Currently, communication systems around the world are growing rapidly due to the increasing need for data communication bandwidth. In particular, satellite communication systems are currently experiencing rapid growth due to growing customer demand for satellite based data communications. Most of the current demand and estimated future demand will be for Internet and other network based data communication applications. A major factor in these communication systems is the bandwidth capacity demanded by the user. Applications in widespread use today, such as video conferencing, LAN/WAN and document delivery require high speed forward and return link data capacities. Currently, however, these capabilities are not provided by present day Internet via satellite systems.
It is currently estimated that there are approximately 13 million hosts and 16 million users on the Internet. The growth rate has been approximately 10 million new users a year for the past four years. At the same time, the number of Intranets (Internet network protocols applied within an enterprise or company for sharing information) are growing at an even faster rate. Currently, accessing the Internet via satellite has gained recognition as a fast and reliable solution for fast Internet access. Current commercially available Internet via satellite solutions such as DirecPC are based on an asymmetrical approach in which the data link to the user is via satellite while the return link to the user is via telephone lines using commercially available telephony modems. The disadvantages of these asymmetrical systems is outlined below.

··········

- EXERCISES -
A. According to the satellite Internet passage, roughly how many new Internet users have been added each year over the past four years?
B. Name every application that the satellite Internet passage describes as being in widespread use today and requiring high-speed forward and return link data capacities.
C. Extend the satellite Internet passage, picking up after its final sentence.
The records after this point are separate material and have no connection to the satellite Internet passage.

- DATA FOR REVIEW -
··········

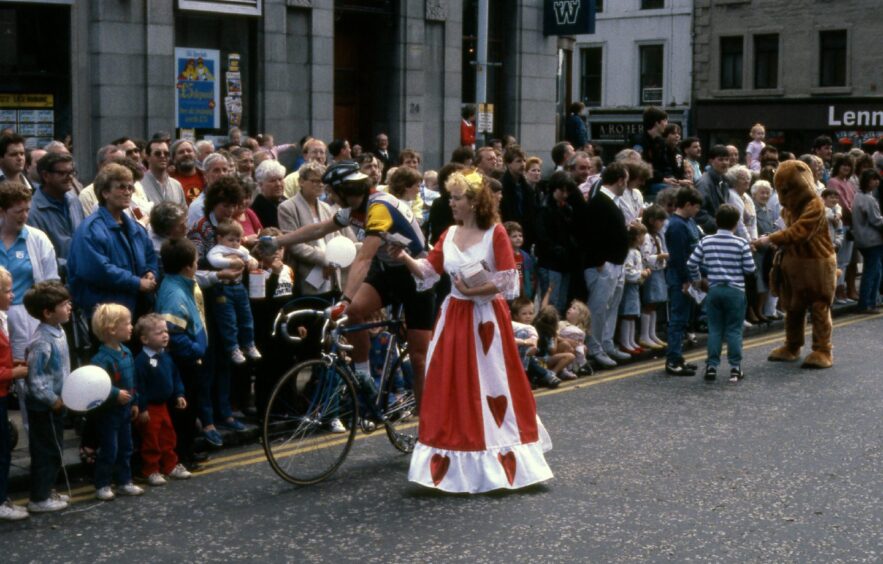 A woman dressed as queen of hearts hands out sweets.
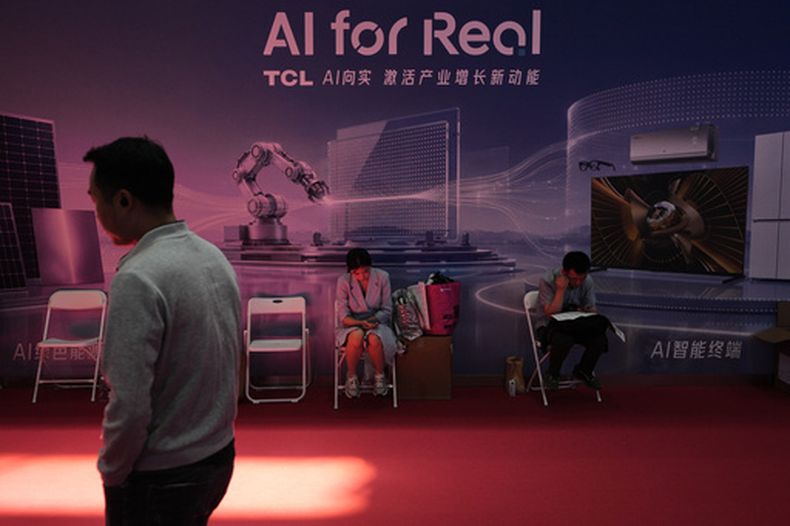 Un hombre pasa por delante de trabajadores descansando en un puesto de promoción de la Inteligencia Artificial (AI, por sus siglas en inglés) en la China International Supply Chain Expo en Beijing, el 25 de junio de 2026. (AP Foto/Andy Wong)
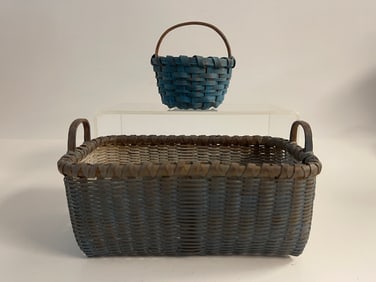 TWO BLUE PAINTED BASKETS
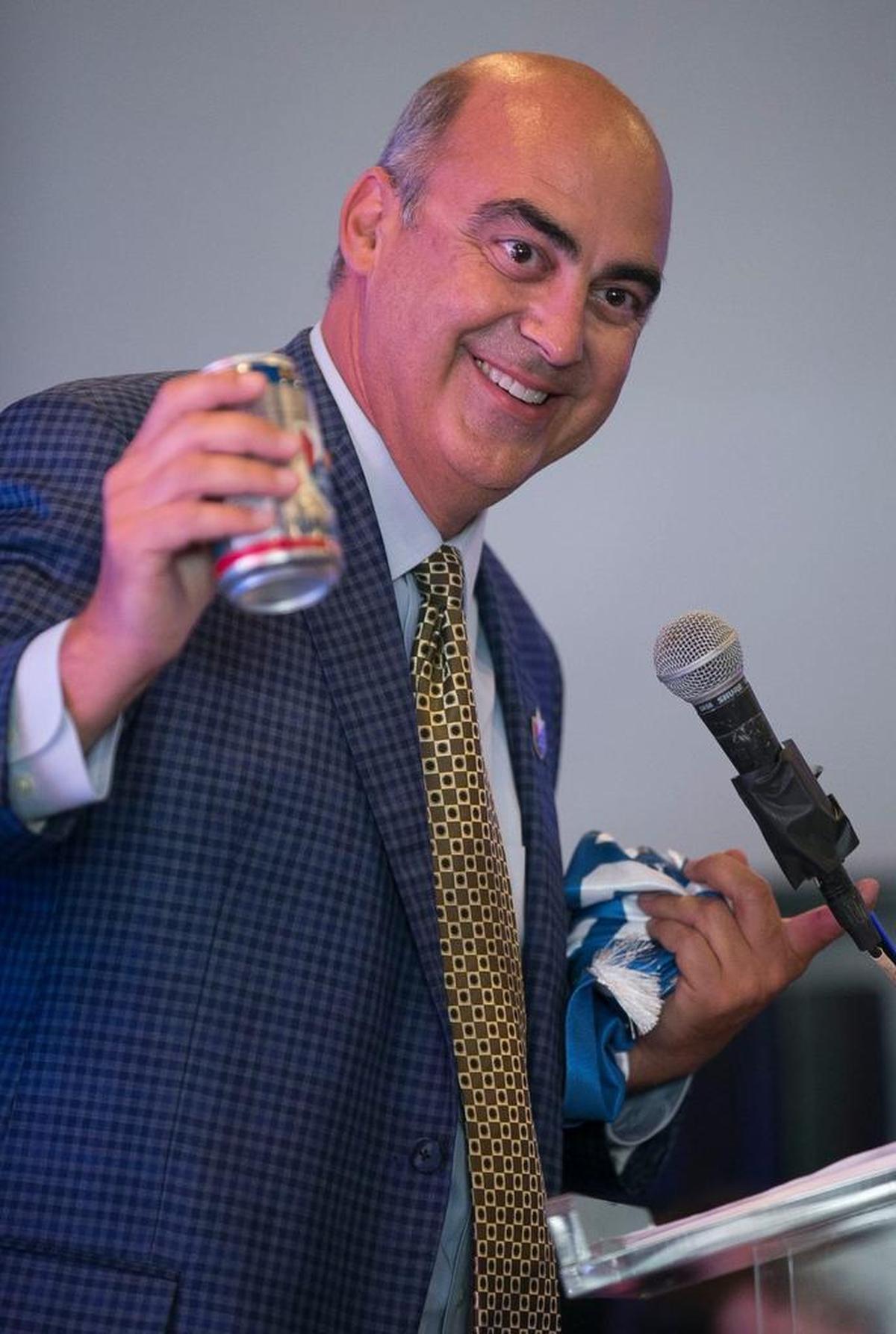 The North Carolina FC president Steve Malik speaks to soccer fans during a rally at City Market to promote Raleigh as a MLS expansion city on Wednesday.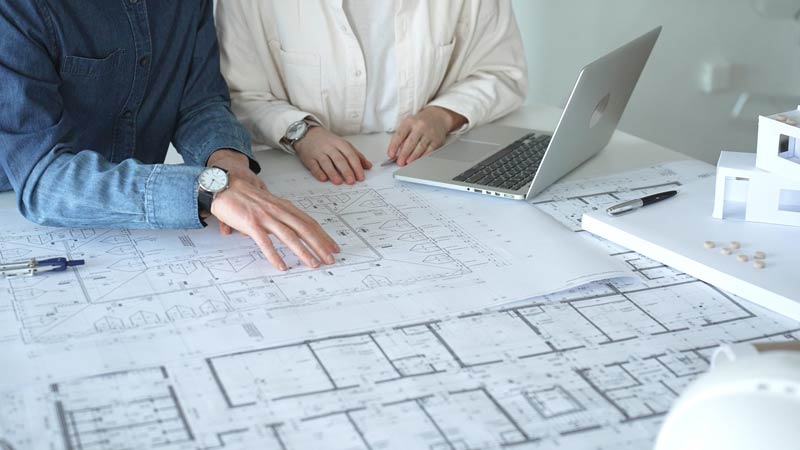Architekturbüro bei einer Planbesprechung mit Bauplänen und Laptop zum Thema SEO für Architekten.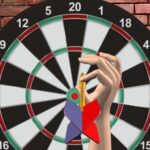 Image of a hand poised for action, ready to launch a dart at a captivating round target in the thrilling Darts 501 and More game.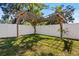 Large, fenced backyard with a wooden pergola at 3612 W Pearl Ave, Tampa, FL 33611
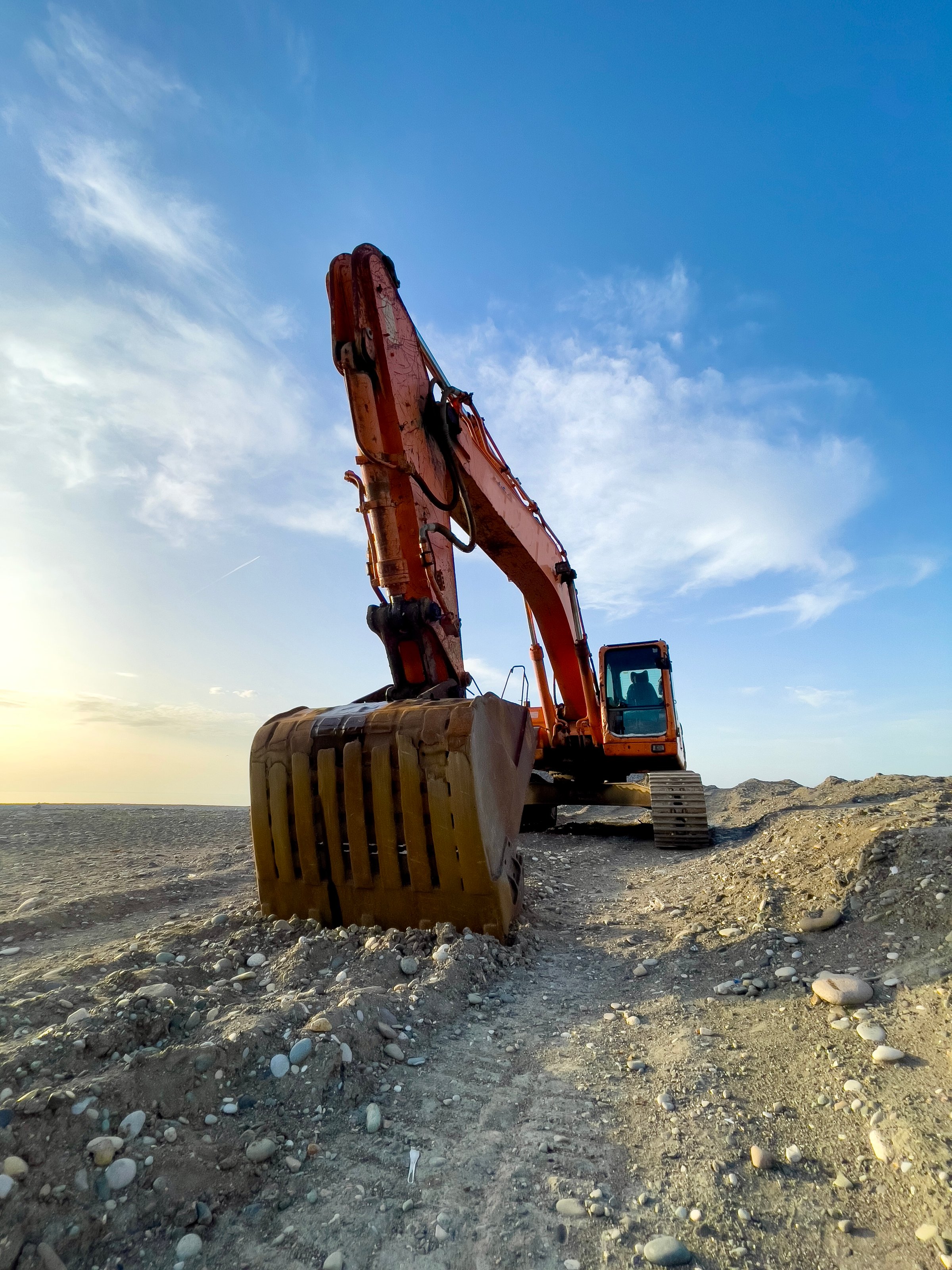 This dynamic image showcases a large orange excavator equipped with a robust bucket attachment, actively engaged in earth-moving activities. Positioned prominently on rocky terrain, the excavator's detailed hydraulic arm and hoses highlight the machinery's engineering complexity and functionality. The bucket, worn from use, adds an authentic touch to the industrial scene. In the background, a vivid blue sky with soft white clouds enhances the visual appeal, creating a sense of openness and productivity. Ideal for themes related to construction, heavy equipment, or engineering projects.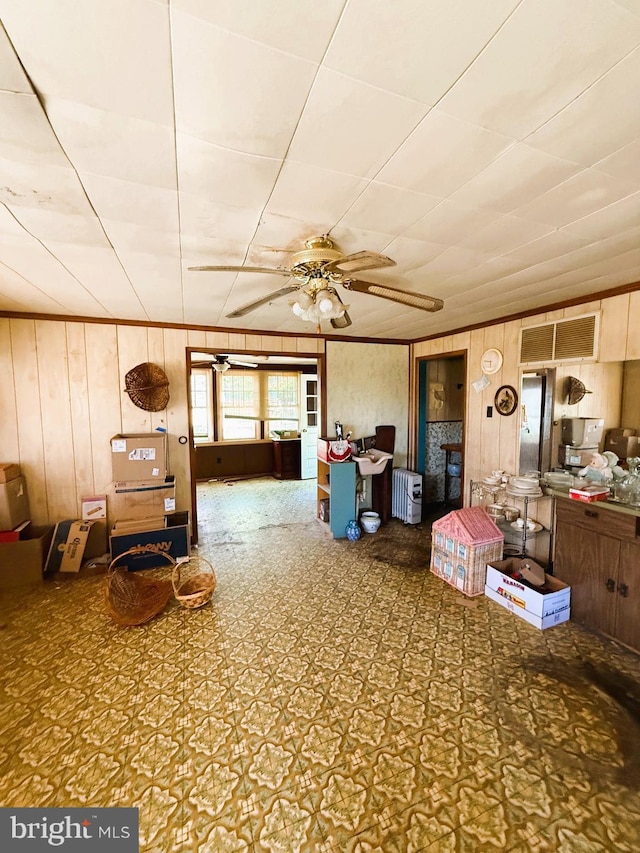 377 Main St, Cedarville, NJ 08311 - living room featuring ceiling fan, wood walls, and visible vents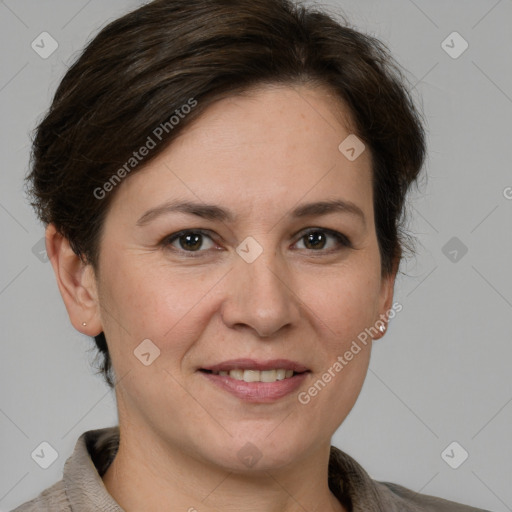 Joyful white adult female with short  brown hair and grey eyes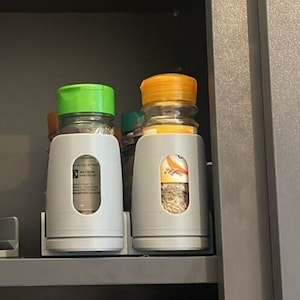 Puede incluir: Dos tarros de especias con tapas verde y naranja se almacenan en un estante de especias gris. Los tarros de especias son transparentes y contienen especias.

··········

- SOLVED TASKS -
A. About 10 million new users a year.

B. Video conferencing, LAN/WAN, and document delivery.

C.
The asymmetric approach via satellite, in which the user receives data from the Internet via satellite, yet sends data to the Internet via telephone lines, does not take advantage of a major feature of satellite communications: wide area coverage. The asymmetric link is based on a terrestrial connection and therefore limits the ability of the fast connection to the Internet to those places in which telephone lines and Internet service providers are available and have sufficient grade of service.
The data rate of asymmetric Internet via satellite communication systems enables basically e-mail and browsing applications only. This structure is mainly targeted to consumer markets where the user is limited to sending data from their home at relatively low speeds. There are, however, many users such as small office/home office (SOHO) that desire high speed data communications in both directions yet cannot afford having dedicated lease lines for their Internet connection. In the United States alone there are approximately 3.5 million small businesses of which only 10% can justify an expensive leased line. Thus, there are a large group of users looking for an on demand economical, fast and reliable connection to the Internet with a grade of service similar to that of a leased line.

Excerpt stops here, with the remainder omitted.